» **Direction a**
In the passage on daytime length, how many hours of daytime do places on the equator have in late June?

» **Selected passage**
Key Idea: Changes in the orientation of earth’s axis with respect to the sun over a year causes the length of daytime to be longer in the northern hemisphere when the north pole is tilted toward the sun and longer in the southern hemisphere when the south pole is tilted toward the sun.

Students are expected to know that:

  1. As the earth rotates on its axis, every place on the earth spends some part of the day in sunlight and some part of the day in darkness.
  2. The more time a place on the earth is in sunlight, the more daytime (and less nighttime) that place will have.

Late June:

  1. Because the northern hemisphere is tilted 23.5° toward the sun and the southern hemisphere is tilted 23.5 degrees away from the sun in late June, more of the northern hemisphere is in sunlight than is the southern hemisphere in late June.
  2. In late June, the farther north a place is from the equator, the more time it will be in sunlight and the more hours of daytime it will have. The farther south a place is from the equator, the less time it will be in sunlight and the fewer hours of daytime it will have. Places on the equator spend half of the day in sunlight and half of the day in darkness and therefore experience 12 hours of daytime and 12 hours of nighttime.

» **Given records**
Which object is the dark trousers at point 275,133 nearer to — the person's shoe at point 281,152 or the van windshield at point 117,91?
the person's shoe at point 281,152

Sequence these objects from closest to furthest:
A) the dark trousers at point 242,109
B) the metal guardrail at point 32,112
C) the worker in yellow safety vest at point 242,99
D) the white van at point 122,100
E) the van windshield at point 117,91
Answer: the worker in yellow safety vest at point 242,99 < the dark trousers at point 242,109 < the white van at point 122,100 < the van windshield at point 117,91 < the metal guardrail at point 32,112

» **Direction b**
Copy word for word the lines of the rows, starting with the line that contains "Sequence these objects" and ending with the last line of the rows.

» **Written reply a**
12 hours of daytime.

» **Written reply b**
Sequence these objects from closest to furthest:
A) the dark trousers at point 242,109
B) the metal guardrail at point 32,112
C) the worker in yellow safety vest at point 242,99
D) the white van at point 122,100
E) the van windshield at point 117,91
Answer: the worker in yellow safety vest at point 242,99 < the dark trousers at point 242,109 < the white van at point 122,100 < the van windshield at point 117,91 < the metal guardrail at point 32,112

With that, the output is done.